● Exercise objective
Transcribe everything in the vLLM server guide from "IntermediateServer / VPS" down to "INT4 for NVIDIA.", keeping the wording unchanged.

[Supplied passage — start]

IntermediateServer / VPS 12 min read

Multi-Model API Server on RTX 4090 with vLLM

Serve multiple AWQ-quantized models with vLLM's continuous batching for production-grade throughput.

vLLMAWQNVIDIARTX 4090APIDocker

Why vLLM + AWQ?

vLLM's PagedAttention and continuous batching deliver 3-5x throughput over naive inference. AWQ gives the best accuracy at INT4 for NVIDIA.

text

Model: Qwen2.5-7B-Instruct-AWQ
Hardware: RTX 4090 24GB
Throughput: ~220 tok/s (batch=1), ~1400 tok/s (batch=8)
VRAM used: 4.8 GB weights + KV cache

Install vLLM

Install inside a virtual environment with CUDA 12.1.

bash

python3 -m venv venv && source venv/bin/activate
pip install vllm --extra-index-url https://download.pytorch.org/whl/cu121

Serve the model

Start an OpenAI-compatible server with quantization support.

bash

python -m vllm.entrypoints.openai.api_server \
  --model Qwen/Qwen2.5-7B-Instruct-AWQ \
  --quantization awq \
  --max-model-len 32768 \
  --gpu-memory-utilization 0.85 \
  --port 8000

Deployment guides are educational. Each model is subject to its own license — read the official Hugging Face model card before downloading or deploying.

[Supplied passage — finish]
[Given information — start]

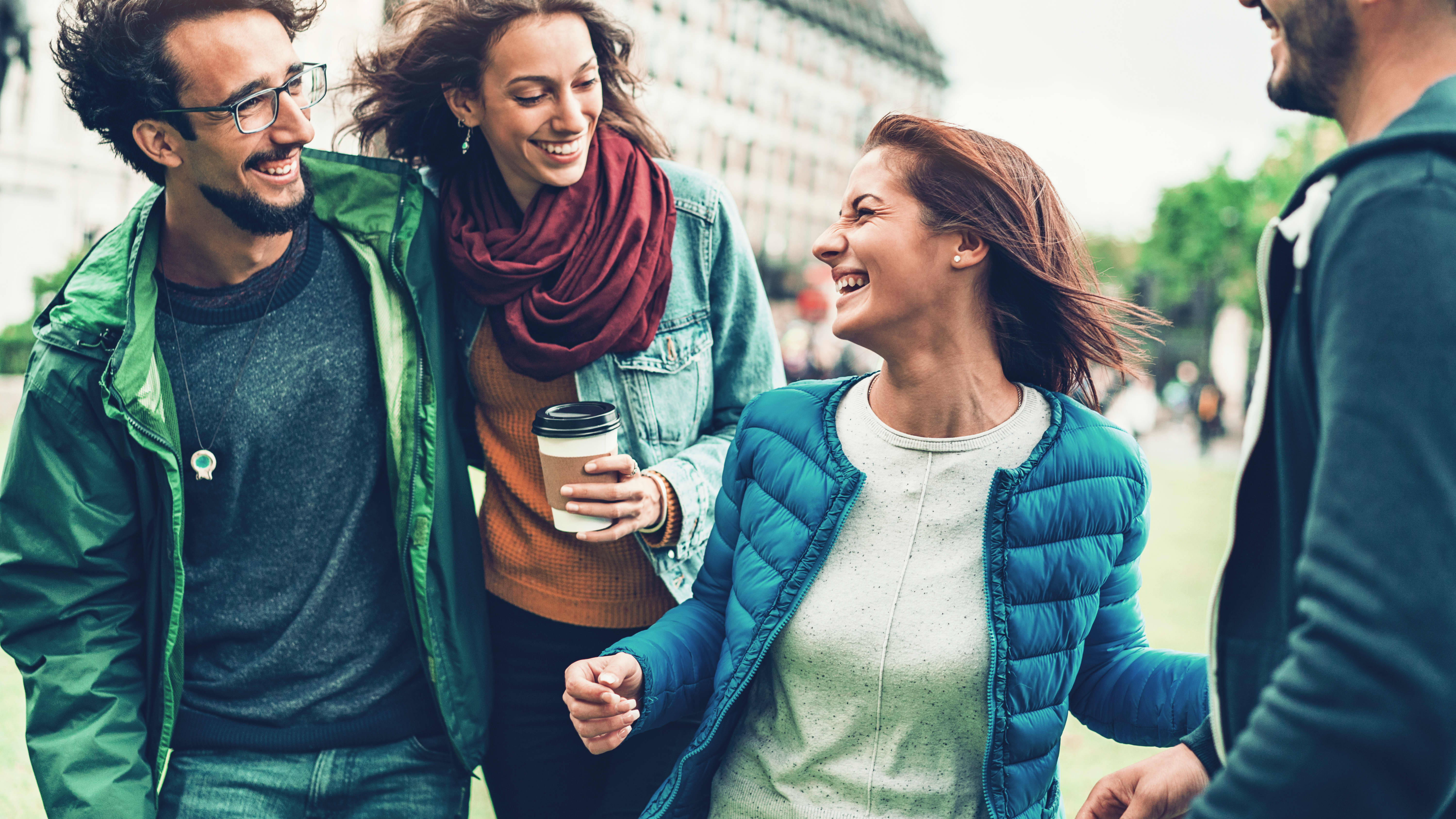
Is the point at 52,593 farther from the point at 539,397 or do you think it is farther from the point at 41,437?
the point at 539,397

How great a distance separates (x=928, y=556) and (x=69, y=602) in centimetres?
185

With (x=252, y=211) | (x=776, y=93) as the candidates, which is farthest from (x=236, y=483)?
(x=776, y=93)

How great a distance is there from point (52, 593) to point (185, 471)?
0.37 metres

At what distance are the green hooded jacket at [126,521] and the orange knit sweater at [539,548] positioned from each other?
0.40 feet

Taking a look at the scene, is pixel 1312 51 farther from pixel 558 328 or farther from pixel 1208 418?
pixel 1208 418

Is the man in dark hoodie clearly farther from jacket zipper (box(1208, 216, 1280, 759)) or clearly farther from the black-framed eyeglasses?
the black-framed eyeglasses

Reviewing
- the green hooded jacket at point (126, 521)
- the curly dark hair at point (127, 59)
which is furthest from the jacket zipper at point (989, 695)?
the curly dark hair at point (127, 59)

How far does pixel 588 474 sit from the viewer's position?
92.4 inches

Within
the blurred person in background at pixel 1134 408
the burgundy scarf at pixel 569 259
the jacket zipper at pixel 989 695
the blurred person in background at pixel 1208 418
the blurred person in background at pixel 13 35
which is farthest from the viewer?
the blurred person in background at pixel 1208 418

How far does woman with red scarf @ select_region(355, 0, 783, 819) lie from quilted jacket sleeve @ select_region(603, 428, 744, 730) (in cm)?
22

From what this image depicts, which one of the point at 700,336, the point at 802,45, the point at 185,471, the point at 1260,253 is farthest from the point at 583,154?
the point at 802,45

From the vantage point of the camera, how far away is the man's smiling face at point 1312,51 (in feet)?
4.29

[Given information — finish]

● Answer box
IntermediateServer / VPS 12 min read

Multi-Model API Server on RTX 4090 with vLLM

Serve multiple AWQ-quantized models with vLLM's continuous batching for production-grade throughput.

vLLMAWQNVIDIARTX 4090APIDocker

Why vLLM + AWQ?

vLLM's PagedAttention and continuous batching deliver 3-5x throughput over naive inference. AWQ gives the best accuracy at INT4 for NVIDIA.